PURPOSE OF REPORTS The Reports and the analysis described therein are created solely for Clients and published with their consent. The scope of our review is limited to a review of Solidity code and only the Solidity code we note as being within the scope of our review within this report. The Solidity language itself remains under development and is subject to unknown risks and flaws. The review does not extend to the compiler layer, or any other areas beyond Solidity that could present security risks. Cryptographic tokens are emergent technologies and carry with them high levels of technical risk and uncertainty.

CD makes the Reports available to parties other than the Clients (i.e., “third parties”) – on its website. CD hopes that by making these analyses publicly available, it can help the blockchain ecosystem develop technical best practices in this rapidly evolving area of innovation.
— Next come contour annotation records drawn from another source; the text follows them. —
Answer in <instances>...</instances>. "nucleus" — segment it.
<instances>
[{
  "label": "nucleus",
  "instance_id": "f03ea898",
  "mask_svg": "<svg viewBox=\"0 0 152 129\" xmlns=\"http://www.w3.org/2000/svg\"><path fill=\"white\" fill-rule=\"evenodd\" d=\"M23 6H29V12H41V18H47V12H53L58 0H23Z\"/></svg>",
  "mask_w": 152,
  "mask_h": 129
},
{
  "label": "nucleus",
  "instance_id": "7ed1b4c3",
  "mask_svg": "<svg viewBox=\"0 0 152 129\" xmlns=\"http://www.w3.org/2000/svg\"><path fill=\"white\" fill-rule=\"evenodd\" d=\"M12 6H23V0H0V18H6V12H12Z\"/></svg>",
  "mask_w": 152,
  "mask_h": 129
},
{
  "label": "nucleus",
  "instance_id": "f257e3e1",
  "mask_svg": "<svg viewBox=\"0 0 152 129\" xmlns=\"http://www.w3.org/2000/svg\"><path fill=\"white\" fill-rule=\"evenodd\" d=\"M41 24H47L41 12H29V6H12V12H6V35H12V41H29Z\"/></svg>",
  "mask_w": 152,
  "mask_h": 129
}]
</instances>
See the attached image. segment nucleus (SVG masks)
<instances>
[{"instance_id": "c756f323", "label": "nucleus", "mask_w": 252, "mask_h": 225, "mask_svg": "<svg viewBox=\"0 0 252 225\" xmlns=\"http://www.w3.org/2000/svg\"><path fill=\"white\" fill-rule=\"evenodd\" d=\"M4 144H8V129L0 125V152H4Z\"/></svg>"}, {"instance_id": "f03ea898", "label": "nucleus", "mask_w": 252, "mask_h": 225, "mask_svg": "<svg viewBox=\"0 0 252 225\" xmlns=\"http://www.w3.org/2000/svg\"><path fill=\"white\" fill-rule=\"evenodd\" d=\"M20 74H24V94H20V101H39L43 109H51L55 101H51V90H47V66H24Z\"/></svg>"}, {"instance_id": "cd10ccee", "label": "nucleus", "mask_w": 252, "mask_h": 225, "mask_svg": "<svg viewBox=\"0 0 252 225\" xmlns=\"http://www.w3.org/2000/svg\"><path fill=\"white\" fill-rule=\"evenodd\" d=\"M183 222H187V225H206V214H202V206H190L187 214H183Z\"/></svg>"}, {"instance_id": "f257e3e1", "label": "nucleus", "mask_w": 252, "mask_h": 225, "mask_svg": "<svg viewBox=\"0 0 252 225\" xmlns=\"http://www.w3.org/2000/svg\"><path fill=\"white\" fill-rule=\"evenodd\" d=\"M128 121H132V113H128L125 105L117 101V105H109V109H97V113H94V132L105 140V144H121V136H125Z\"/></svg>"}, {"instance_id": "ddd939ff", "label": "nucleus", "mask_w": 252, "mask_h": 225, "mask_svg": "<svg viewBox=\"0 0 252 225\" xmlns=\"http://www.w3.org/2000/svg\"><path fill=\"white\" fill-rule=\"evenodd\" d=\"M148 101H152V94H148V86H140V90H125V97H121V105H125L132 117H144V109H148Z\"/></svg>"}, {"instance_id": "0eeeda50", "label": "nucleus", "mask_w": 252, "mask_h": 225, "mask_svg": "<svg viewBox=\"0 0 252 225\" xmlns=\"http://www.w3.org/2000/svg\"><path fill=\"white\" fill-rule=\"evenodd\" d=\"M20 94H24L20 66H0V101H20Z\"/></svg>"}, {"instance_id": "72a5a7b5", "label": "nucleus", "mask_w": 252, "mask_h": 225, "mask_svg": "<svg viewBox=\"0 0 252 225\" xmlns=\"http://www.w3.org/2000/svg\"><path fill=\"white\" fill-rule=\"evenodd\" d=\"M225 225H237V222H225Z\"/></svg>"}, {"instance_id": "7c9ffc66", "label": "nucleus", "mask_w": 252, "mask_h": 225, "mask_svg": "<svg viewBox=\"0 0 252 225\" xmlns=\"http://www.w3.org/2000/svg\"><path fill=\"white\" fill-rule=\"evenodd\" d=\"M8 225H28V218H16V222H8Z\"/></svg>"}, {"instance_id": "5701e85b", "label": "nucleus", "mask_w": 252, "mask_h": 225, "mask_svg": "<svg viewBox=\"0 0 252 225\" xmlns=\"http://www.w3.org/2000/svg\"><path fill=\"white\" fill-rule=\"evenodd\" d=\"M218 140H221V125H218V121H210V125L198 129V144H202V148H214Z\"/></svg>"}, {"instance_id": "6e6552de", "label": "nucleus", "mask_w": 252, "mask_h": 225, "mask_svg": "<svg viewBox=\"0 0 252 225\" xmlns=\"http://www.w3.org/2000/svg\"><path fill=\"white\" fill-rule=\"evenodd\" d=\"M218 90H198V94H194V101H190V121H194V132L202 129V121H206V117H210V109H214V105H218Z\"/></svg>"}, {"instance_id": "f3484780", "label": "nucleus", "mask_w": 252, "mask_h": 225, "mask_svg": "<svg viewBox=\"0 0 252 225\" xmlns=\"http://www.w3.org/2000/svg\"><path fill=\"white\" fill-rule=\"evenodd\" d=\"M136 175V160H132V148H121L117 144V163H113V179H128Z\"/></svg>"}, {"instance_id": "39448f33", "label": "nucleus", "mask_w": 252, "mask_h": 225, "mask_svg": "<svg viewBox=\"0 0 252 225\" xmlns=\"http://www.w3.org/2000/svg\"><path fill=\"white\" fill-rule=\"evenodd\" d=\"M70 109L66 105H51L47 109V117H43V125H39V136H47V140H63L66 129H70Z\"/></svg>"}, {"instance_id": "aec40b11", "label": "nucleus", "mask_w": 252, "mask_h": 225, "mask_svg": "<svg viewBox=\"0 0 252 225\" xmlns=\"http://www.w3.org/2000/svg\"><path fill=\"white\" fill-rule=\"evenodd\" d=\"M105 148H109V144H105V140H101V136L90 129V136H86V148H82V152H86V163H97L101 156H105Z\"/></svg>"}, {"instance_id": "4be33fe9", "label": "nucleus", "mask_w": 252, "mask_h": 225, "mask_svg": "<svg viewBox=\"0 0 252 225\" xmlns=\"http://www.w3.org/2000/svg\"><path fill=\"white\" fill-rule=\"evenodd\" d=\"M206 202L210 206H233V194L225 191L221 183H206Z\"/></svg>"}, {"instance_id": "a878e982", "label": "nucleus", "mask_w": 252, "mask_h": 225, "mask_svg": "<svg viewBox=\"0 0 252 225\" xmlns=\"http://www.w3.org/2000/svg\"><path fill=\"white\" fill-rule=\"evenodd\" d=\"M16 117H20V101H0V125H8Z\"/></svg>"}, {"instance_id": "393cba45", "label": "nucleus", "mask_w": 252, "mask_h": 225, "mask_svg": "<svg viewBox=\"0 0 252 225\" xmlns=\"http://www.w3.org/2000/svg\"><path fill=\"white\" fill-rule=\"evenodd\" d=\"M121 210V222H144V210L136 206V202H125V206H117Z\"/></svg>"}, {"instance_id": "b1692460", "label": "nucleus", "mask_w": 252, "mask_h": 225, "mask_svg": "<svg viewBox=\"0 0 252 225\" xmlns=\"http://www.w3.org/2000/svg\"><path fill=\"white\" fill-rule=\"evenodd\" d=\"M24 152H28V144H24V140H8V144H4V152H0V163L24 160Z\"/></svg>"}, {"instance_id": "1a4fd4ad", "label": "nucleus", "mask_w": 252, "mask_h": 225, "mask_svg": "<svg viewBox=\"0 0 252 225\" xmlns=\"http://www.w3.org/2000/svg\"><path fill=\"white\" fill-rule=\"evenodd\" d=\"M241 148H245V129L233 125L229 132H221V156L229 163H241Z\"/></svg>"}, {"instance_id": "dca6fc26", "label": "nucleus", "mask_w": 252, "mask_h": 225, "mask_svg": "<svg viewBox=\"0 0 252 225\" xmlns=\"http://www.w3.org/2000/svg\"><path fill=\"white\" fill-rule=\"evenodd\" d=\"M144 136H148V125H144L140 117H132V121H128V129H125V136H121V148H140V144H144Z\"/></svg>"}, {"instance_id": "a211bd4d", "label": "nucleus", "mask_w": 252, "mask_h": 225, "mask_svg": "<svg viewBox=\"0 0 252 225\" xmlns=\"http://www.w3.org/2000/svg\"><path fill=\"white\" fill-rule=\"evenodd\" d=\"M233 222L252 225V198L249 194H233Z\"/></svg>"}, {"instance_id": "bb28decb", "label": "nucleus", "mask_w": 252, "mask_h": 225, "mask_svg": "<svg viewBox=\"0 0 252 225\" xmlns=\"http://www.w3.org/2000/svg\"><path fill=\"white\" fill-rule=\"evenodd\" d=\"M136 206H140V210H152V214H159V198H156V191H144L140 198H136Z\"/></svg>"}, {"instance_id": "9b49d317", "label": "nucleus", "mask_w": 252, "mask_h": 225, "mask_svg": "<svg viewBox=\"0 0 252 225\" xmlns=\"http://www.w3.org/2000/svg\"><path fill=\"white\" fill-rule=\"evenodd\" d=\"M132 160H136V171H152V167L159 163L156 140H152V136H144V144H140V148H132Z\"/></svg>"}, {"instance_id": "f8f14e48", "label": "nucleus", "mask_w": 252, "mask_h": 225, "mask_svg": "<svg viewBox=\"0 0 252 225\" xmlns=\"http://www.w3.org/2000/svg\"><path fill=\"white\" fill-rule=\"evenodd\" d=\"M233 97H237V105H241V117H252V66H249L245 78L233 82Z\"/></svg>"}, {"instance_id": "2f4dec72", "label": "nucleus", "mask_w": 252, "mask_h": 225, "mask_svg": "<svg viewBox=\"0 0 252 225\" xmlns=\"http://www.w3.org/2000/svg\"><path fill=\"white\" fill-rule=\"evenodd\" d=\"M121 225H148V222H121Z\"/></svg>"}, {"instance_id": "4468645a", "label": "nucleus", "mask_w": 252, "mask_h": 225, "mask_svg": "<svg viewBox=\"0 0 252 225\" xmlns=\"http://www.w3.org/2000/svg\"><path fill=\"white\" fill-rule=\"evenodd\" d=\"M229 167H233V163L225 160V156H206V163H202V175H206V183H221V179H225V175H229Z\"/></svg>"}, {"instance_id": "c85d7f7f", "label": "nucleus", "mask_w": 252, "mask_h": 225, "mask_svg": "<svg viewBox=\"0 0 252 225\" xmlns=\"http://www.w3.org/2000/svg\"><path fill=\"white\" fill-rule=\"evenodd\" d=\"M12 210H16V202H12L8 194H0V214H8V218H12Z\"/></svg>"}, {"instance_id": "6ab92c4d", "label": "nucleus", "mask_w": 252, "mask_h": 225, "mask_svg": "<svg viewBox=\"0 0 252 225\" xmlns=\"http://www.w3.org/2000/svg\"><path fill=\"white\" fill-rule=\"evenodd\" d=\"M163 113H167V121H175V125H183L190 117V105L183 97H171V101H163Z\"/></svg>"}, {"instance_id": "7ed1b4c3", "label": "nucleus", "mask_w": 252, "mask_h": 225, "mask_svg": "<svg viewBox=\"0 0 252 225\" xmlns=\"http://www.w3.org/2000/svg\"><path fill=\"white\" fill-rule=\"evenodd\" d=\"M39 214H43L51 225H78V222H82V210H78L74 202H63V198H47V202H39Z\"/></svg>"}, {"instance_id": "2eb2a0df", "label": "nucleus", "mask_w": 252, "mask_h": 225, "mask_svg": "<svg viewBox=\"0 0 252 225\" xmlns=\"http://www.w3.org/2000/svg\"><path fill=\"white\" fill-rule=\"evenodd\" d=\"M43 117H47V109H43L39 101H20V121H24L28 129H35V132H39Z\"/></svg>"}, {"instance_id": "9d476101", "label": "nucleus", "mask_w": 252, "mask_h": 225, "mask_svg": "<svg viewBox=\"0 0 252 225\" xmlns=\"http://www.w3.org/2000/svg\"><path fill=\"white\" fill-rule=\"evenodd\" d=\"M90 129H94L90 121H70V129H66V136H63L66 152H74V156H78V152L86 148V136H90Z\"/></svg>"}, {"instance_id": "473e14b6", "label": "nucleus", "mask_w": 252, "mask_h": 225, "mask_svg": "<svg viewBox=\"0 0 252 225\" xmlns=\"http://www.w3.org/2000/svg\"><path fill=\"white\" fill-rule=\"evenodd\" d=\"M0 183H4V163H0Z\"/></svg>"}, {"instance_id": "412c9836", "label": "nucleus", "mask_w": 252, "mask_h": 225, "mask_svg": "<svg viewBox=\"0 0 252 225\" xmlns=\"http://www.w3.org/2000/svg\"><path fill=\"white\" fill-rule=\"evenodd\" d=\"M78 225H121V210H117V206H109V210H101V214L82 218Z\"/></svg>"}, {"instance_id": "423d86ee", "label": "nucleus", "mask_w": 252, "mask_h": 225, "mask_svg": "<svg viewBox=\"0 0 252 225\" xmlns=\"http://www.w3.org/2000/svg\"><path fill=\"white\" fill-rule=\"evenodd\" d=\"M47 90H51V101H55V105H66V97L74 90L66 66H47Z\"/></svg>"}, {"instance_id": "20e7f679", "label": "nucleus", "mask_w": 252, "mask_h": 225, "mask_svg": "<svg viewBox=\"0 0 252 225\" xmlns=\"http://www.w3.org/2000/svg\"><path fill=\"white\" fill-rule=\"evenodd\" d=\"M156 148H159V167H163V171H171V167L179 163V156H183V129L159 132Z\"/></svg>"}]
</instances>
LINKS TO OTHER WEB SITES FROM THIS WEB SITE You may, through hypertext or other computer links, gain access to web sites operated by persons other than ConsenSys and CD. Such hyperlinks are provided for your reference and convenience only, and are the exclusive responsibility of such web sites’ owners. You agree that ConsenSys and CD are not responsible for the content or operation of such Web sites, and that ConsenSys and CD shall have no liability to you or any other person or entity for the use of third party Web sites. Except as described below, a hyperlink from this web Site to another web site does not imply or mean that ConsenSys and CD endorses the content on that Web site or the operator or operations of that site. You are solely responsible for determining the extent to which you may use any content at any other web sites to which you link from the Reports. ConsenSys and CD assumes no responsibility for the use of third party software on the Web Site and shall have no liability whatsoever to any person or entity for the accuracy or completeness of any outcome generated by such software.

TIMELINESS OF CONTENT The content contained in the Reports is current as of the date appearing on the Report and is subject to change without notice. Unless indicated otherwise, by ConsenSys and CD.